ISSN: 1391 - 0531
Sunday, November 19, 2006
Vol. 41 - No 25
Columns - The Sunday Times Economic Analysis

Budget 2007: A modest recognition of fiscal realities

If Budget 2007 is indicative of a genuine effort at fiscal consolidation, it is a step in the correct direction. Yet as in past years we have to await the final outcome rather than rely on the figures presented in the Budget Speech

The unrealism in the budget is seen in that inflation is expected to be contained at 8.5 per cent with an expected budget deficit of 7.5 per cent that is likely to increase if war expenditures are not contained

By the Economist

Budgets have become increasingly predictable. The fundamental fiscal problems that were highlighted in these columns the last two weeks are not addressed in a realistic way though the rhetoric indicates that they are.

The figures presented in budgets tend to be unrealistic. Expenditure figures are downplayed, revenue figures are unrealistically high and consequently the final budgetary outcome is significantly different from that presented in parliament. An optimistic picture of the economy is outlined, hopes of rapid economic growth are generated and bonanzas are given to the poor, public servants and the retired and consequently the fiscal burdens increased.

Scenes in Parliament on Budget day

In short budgets have become pieces of fiction. The deliverer of the budget must seem a magician who could pull out of the budget box goodies that are not simply available. This scenario has been played out so often that the budgets credibility has been eroded. The expectations are not the bright days outlined in the budget speech but the inevitable rises in the cost of living that people have to face. And much of these problems arise out of bad fiscal management.

Budget 2007 did display a little difference--hopefully a significant one for the evolution of fiscal policy of the future. Whether the difference arose owing to the agreement with the UNP or was part of the maturation process of the President, it may be difficult to say. The significant difference was that the economic performance was not as glowing as before. There was a modulation in tone and temper. Even the figures though somewhat inconsistent were not heavily exaggerated, only somewhat overstated. There were implications that may not have been readily clear to the ordinary reader or listener, yet some economic realities were underlined. It was certainly not a budget that promised "Blood, sweat and tears", yet one that seemed to say this is all that you can expect as my hands are tied. It was a budget that said, between the lines, that 'this is all I can do because you are not allowing me to take the correct course of action'.

There were some significant differences in this Budget from that of the previous one. No more ambitious ideas of public spending and huge subsidies, no talk of programmes to develop information technology, no new programmes to employ graduates and inflate salary bills.
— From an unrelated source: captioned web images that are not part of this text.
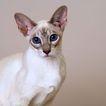 宠物猫0053,宠物猫,动物,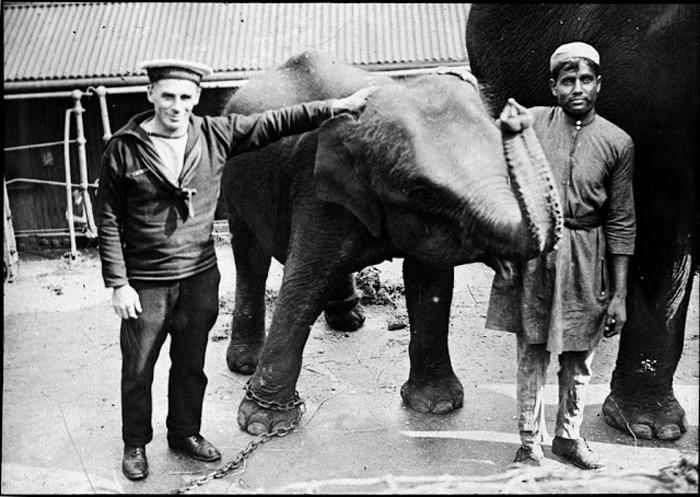 Фотография со слоном.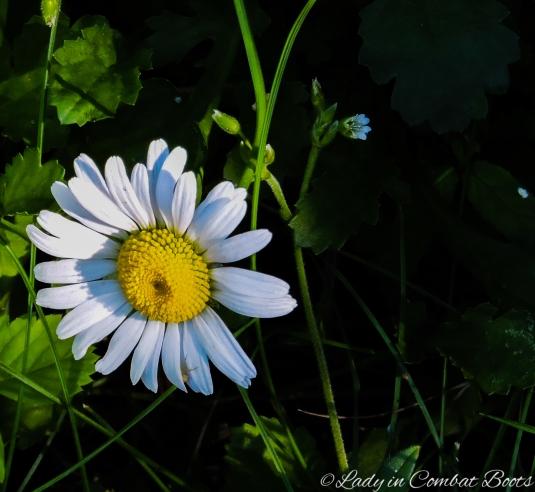 backyard flower7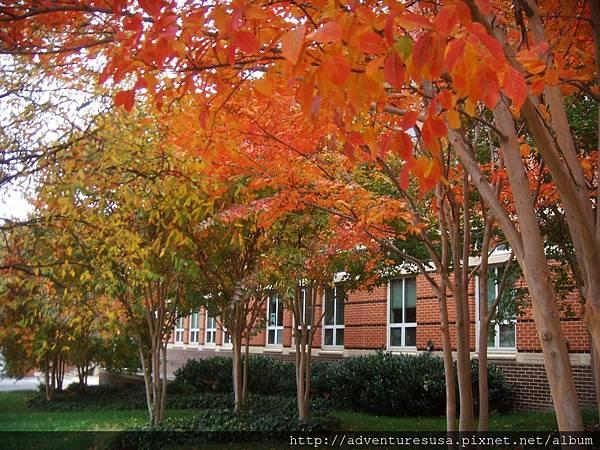 autumn 09 117.jpg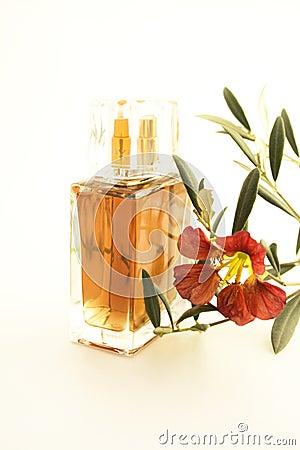 Free Perfume Stock Photos - 1889833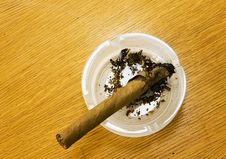 Free Cigar In An Ashtray Stock Photos - 14570453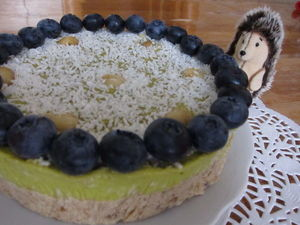 Raw-торт без орехов. вы еще не пробовали?. Ярмарка Мастеров - ручная работа, handmade.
In some cases such as policies on information technology dispersion it is likely that last years programmes would be continued and there was no need to repeat it. In the case of graduate employment the policy was to implement the promised programme in the last budget rather than expand it further. Even a degree of trimming of the programme was observable.

The President appears to recognise the need to implement reforms in loss-making public enterprises but implied that it is not possible to implement them because of the opposition of trade unions and some minor political parties.

At least the recognition that these reforms were needed may be a first step to their reform in the future. The bitter pill is that since the government is unable to reform, the people must bear the burden. A few policy changes would also reduce losses and some responsibilities have been placed in the hands of the workers of these enterprises as well.

The revenue estimates for 2007 are perhaps more realistic than in previous years owing to a better performance and methods of revenue collection last year and some reforms in administration. Nevertheless the containment of last year's deficit to a revised 7.2 per cent is unlikely in view of the large defence expenditure.

The unrealism in the budget is seen in that inflation is expected to be contained at 8.5 per cent with an expected budget deficit of 7.5 per cent that is likely to increase if war expenditures are not contained. Perhaps this estimate is based on an optimistic expectation of international prices of oil declining. With the depreciation of the rupee import prices are likely to rise and inflationary pressures would be inevitable.

As announced before the Budget presentation, the theme of Budget 2007 was to be infrastructure development. This component of the Budget is perhaps the least realisable as in the past. The intentions to develop the country's economic infrastructure are indeed indisputable. There is no prospect of achieving higher rates of growth without a significant improvement of infrastructure. The Budget envisages the development of highways, power plants, airports, ports and electricity. There are also plans to improve the housing stock. Whether these would be achieved due to financial constraints and weak capacities to implement the programmes is the real issue and concern. Going by past performances these good intentions may remain in planning documents for quite some time.

If Budget 2007 is indicative of a genuine effort at fiscal consolidation, it is a step in the correct direction. Yet as in past years we have to await the final outcome rather than rely on the figures presented in the Budget speech.